アディスアベバに到着した頃には、マレの症状は劇的に改善し、普通に歩けるようになったし、トイレの中の苦しみは嘘のように姿を消した。

ただ疲労感と倦怠感が残った。

搭乗ゲート前に集合したとき、

後援会会長堤が言った。

「皆さん、祈りましょう。

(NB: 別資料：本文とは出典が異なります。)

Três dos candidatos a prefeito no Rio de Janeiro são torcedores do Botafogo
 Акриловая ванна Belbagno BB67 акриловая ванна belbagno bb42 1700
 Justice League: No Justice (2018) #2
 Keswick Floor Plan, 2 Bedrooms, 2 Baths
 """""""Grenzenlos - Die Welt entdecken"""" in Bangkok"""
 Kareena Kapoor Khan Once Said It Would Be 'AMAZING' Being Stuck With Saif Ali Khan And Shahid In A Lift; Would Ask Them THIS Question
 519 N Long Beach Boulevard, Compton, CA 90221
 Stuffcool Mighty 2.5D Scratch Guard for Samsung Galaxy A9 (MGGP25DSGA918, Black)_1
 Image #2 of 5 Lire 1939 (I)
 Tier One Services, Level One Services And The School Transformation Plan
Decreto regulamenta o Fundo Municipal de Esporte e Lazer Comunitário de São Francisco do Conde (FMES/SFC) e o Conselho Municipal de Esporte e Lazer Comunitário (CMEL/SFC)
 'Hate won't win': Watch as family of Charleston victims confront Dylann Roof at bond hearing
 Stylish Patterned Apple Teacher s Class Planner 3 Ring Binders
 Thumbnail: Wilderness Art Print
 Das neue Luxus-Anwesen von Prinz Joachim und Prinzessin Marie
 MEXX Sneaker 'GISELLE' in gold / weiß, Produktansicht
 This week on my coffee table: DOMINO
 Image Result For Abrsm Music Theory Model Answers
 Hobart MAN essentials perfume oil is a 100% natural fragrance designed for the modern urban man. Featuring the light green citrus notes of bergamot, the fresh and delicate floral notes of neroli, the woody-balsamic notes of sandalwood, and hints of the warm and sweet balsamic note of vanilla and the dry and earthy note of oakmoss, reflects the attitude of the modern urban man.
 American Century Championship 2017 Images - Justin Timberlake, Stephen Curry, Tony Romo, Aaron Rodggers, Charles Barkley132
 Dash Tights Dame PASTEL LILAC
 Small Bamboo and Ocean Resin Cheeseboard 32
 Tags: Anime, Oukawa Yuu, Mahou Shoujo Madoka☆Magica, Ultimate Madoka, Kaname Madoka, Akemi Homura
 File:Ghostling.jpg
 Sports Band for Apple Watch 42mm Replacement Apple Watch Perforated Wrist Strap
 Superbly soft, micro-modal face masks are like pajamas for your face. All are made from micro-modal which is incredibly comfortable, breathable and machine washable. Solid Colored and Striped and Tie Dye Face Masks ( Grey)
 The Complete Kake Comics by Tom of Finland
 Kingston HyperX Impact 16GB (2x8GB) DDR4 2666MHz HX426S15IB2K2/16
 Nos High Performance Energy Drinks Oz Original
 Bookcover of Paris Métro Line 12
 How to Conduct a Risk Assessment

祈りが必要です」

座長のマレは牧師の顔を持つから、要所要所で安全や祝福のために皆を集めて祈る。

イスラエルでは古代から、家長が食前に祈りを捧げるのが「責任」であったように、

マレは座長として祈りを捧げるのだ。

だがマレのコンディションが優れないとき、代わりに堤がその掛け声をかけた。

堤は20年以上も伊勢神宮の案内を務める男だ。

堤は、マレの語る聖書の教えに同意する神道者だ。

一同は堤の祈りに心を合わせた。


苦しみが嘘のうように歩けるようになったMarre

ここから乗り継いで、いよいよアスマラ国際空港へ向かう。

約一時間半のフライトだ。

窮屈な機内でも苦痛を味わうことはなく無事にアスマラ国際空港に到着した。



一体あれはなんだったのか???

嘘のような回復だ。



そして、2018年5月18日、午前11時過ぎ、ほぼ24時間の長旅の末、我々はついにアスマラ国際空港に降り立った。

快晴で暑い。

空が澄んでいてでラリベラを思い出す。

ラリベラよりは低いが高所であることに変わりはない。

標高は2300メートルだ。


無事にアスマラに降り立ったマレに小林が言う。

「マレさん、この方がエアポートマネジャーらしく、みなさんと一緒に写真をとりたいと言ってます」

どうやら写真をウェブサイトにのせて宣伝してくれるということらしい。

とても嬉しそうにしている。

彼は現地の職員、つまりエリトリア人だ。

しばらく待っていると、パイロットやクルーもやってきて、飛行機の外で記念のショット。

こんなことは日本では起こらない。

ここはエリトリア。

おおらかだ。

我々は、アフリカの北朝鮮とはどんな国かと期待と不安を胸に抱いていたが、第一歩を踏みしめた瞬間から「人の優しさ」と「歓迎されている」という喜びを感じながら空港の建物へと向かった。

エリトリア唯一の国際空港

キャプテンもクルーも揃っての記念撮影

アスマラ国際空港は、エリトリア唯一の国際空港だ。

キックバックの地元調布飛行場よりもはるかに小さい。

我々が乗ってきた機体以外、他に何も見当たらない。


大量の荷物も無事に一つも欠けることなく到着した。

アメリカのカンザスでさえ荷物が全部届かなかった。

しかし、東アフリカの小国エリトリアでは全部無事に到着した。


無事に現地で夏子とも合流!

到着ロビーから外に通じる一本の屋根付き通路がある。

全員そこを通らなければ外に出れない。

通路のあちら側では家族や親戚と感動の再会を果たしている者たちが喜びの抱擁をしている。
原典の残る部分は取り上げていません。